Equilibrium Solutions

Equilibrium solutions in differential equations represent the states where the system does not change over time. For our population model, an equilibrium is where the population size remains constant. Steady-state solutions occur when the rate of change of the population is zero. This means setting the derivative \( \frac{dP}{dt} = 0 \).
In the given equation \( 0 = (1-P)P + M \), substituting \( M = 2 \) and finding values of \( P \) that satisfy this will give us equilibrium points. However, after solving the quadratic equation \( P^2 - P + 2 = 0 \), it became apparent that the equation has no real solutions due to a negative discriminant. Thus, in this instance, there are no equilibrium solutions. Without equilibrium, the population does not settle at a stable size and continuously changes with time.

Population Modeling

Population modeling is widely used to describe the dynamics of populations over time using mathematical equations.
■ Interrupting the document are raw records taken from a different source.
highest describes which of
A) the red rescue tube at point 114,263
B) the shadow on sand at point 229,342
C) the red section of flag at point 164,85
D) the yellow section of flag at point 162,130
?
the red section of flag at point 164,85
In our case, we employ a differential equation \( \frac{dP}{dt} = (1-P)P + M \) to depict population changes, incorporating the effect of a constant migration rate \( M \).
Such equations typically consider births, deaths, and, as in this case, migration to inform predictions on future population trends. The balance between these factors determines whether a population grows, shrinks, or remains the same. Understanding how populations respond to changes allows us to predict possible scenarios and helps in decision-making for resource allocation and conservation efforts.

Qualitative Analysis

Qualitative analysis in differential equations involves describing how solutions behave without necessarily finding the actual solution explicitly. This often includes determining whether populations are increasing or decreasing over time.
For the given problem, after evaluating \( \frac{dP}{dt} \, \), we found that at \( P = 4 \), the derivative is negative \( P'(t) = -10 \), indicating a decrease in population size. A qualitative sketch of regions in the \( tP \)-plane where solutions trend upwards (\( P'(t) > 0 \)) or downwards (\( P'(t) < 0 \)) can provide insights into population dynamics. Although direct solutions were not found, knowing that the population decreases constantly enables us to predict continual reduction over time.

Initial Value Problems

In mathematical terms, an initial value problem (IVP) primarily involves finding a function that satisfies a given differential equation along with specific initial conditions. For example, with \( \frac{dP}{dt} = (1-P)P + M \) and an initial population \( P(0) = 4 \), our task is to determine the function \( P(t) \) over time.
IVPs are fundamental in understanding dynamic systems since they provide specific starting conditions. In this problem, we started with \( P(0) = 4 \), indicating the initial population size. By understanding the initial conditions along with the given rate of change \((M=2)\), we analyze the population's subsequent trajectory. While this problem did not have stable equilibrium solutions, our knowledge of its initial state and derivative signs guides our understanding of long-term trends.